After the fire, Capó Crucet put out a statement. Her second reading on campus had been canceled as a safety precaution, and GSU had changed her lodgings. Still she called for the campus to continue the “difficult and necessary conversation that began in the auditorium”—she asked for words after the flames. I don’t know Capó Crucet, but I can only imagine the strength it took to write this, and not, simply, to cry.

When all we have is ash, there is no raising a phoenix. There is only the long descent back into the mines, to extract more of ourselves, to bring it to the light and hope this time it survives.

I anticipate a day when the pandemic has faded, and “never forget” is our cry—never forget the sick and the dead, the injustice and brutality. But is it enough to never forget? Is it enough to know the past, to have lived through it?
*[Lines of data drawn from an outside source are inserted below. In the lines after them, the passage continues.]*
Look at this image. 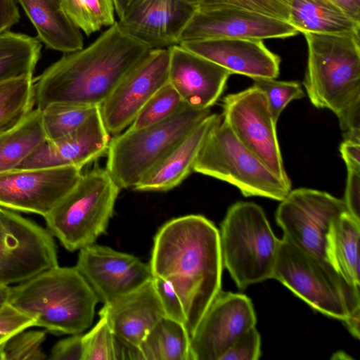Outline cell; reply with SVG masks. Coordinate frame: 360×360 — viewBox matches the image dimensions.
<instances>
[{
	"label": "cell",
	"mask_w": 360,
	"mask_h": 360,
	"mask_svg": "<svg viewBox=\"0 0 360 360\" xmlns=\"http://www.w3.org/2000/svg\"><path fill=\"white\" fill-rule=\"evenodd\" d=\"M149 265L153 276L169 281L180 298L191 336L221 290L219 230L200 214L167 221L154 237Z\"/></svg>",
	"instance_id": "obj_1"
},
{
	"label": "cell",
	"mask_w": 360,
	"mask_h": 360,
	"mask_svg": "<svg viewBox=\"0 0 360 360\" xmlns=\"http://www.w3.org/2000/svg\"><path fill=\"white\" fill-rule=\"evenodd\" d=\"M150 49L117 21L86 48L64 53L34 78L35 105L101 106Z\"/></svg>",
	"instance_id": "obj_2"
},
{
	"label": "cell",
	"mask_w": 360,
	"mask_h": 360,
	"mask_svg": "<svg viewBox=\"0 0 360 360\" xmlns=\"http://www.w3.org/2000/svg\"><path fill=\"white\" fill-rule=\"evenodd\" d=\"M303 34L308 49L303 85L311 103L336 115L344 141L360 142V38Z\"/></svg>",
	"instance_id": "obj_3"
},
{
	"label": "cell",
	"mask_w": 360,
	"mask_h": 360,
	"mask_svg": "<svg viewBox=\"0 0 360 360\" xmlns=\"http://www.w3.org/2000/svg\"><path fill=\"white\" fill-rule=\"evenodd\" d=\"M76 266L58 265L10 287L8 303L57 334H79L93 322L98 302Z\"/></svg>",
	"instance_id": "obj_4"
},
{
	"label": "cell",
	"mask_w": 360,
	"mask_h": 360,
	"mask_svg": "<svg viewBox=\"0 0 360 360\" xmlns=\"http://www.w3.org/2000/svg\"><path fill=\"white\" fill-rule=\"evenodd\" d=\"M219 231L223 266L240 290L273 278L281 239L259 205L234 203Z\"/></svg>",
	"instance_id": "obj_5"
},
{
	"label": "cell",
	"mask_w": 360,
	"mask_h": 360,
	"mask_svg": "<svg viewBox=\"0 0 360 360\" xmlns=\"http://www.w3.org/2000/svg\"><path fill=\"white\" fill-rule=\"evenodd\" d=\"M120 190L106 169L82 173L44 217L49 232L70 252L94 244L106 231Z\"/></svg>",
	"instance_id": "obj_6"
},
{
	"label": "cell",
	"mask_w": 360,
	"mask_h": 360,
	"mask_svg": "<svg viewBox=\"0 0 360 360\" xmlns=\"http://www.w3.org/2000/svg\"><path fill=\"white\" fill-rule=\"evenodd\" d=\"M210 109L184 105L167 119L110 139L106 169L120 188H133L205 117Z\"/></svg>",
	"instance_id": "obj_7"
},
{
	"label": "cell",
	"mask_w": 360,
	"mask_h": 360,
	"mask_svg": "<svg viewBox=\"0 0 360 360\" xmlns=\"http://www.w3.org/2000/svg\"><path fill=\"white\" fill-rule=\"evenodd\" d=\"M314 309L340 321L360 309L359 288L325 259L280 240L273 278Z\"/></svg>",
	"instance_id": "obj_8"
},
{
	"label": "cell",
	"mask_w": 360,
	"mask_h": 360,
	"mask_svg": "<svg viewBox=\"0 0 360 360\" xmlns=\"http://www.w3.org/2000/svg\"><path fill=\"white\" fill-rule=\"evenodd\" d=\"M193 172L233 185L245 197L281 201L291 190L237 139L223 118L207 135Z\"/></svg>",
	"instance_id": "obj_9"
},
{
	"label": "cell",
	"mask_w": 360,
	"mask_h": 360,
	"mask_svg": "<svg viewBox=\"0 0 360 360\" xmlns=\"http://www.w3.org/2000/svg\"><path fill=\"white\" fill-rule=\"evenodd\" d=\"M49 231L0 207V284L23 282L58 265Z\"/></svg>",
	"instance_id": "obj_10"
},
{
	"label": "cell",
	"mask_w": 360,
	"mask_h": 360,
	"mask_svg": "<svg viewBox=\"0 0 360 360\" xmlns=\"http://www.w3.org/2000/svg\"><path fill=\"white\" fill-rule=\"evenodd\" d=\"M222 118L237 139L285 185L291 181L284 167L274 121L265 96L252 86L222 99Z\"/></svg>",
	"instance_id": "obj_11"
},
{
	"label": "cell",
	"mask_w": 360,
In Argentina, the 1984 Nunca Más report investigated the atrocities committed under the junta. Nunca Más is not the same as Never Forget. It means Never Again.

Gina Isabel Rodriguez is currently revising her novel based on the Chilean dictatorship. She is a 2022 LitUp Fellow with Reese’s Book Club and has been a juried fellow at the Saltonstall Arts Colony. Her writing has recently appeared in Electric Lit, and she has reviewed books for the Harvard Review and The Rumpus.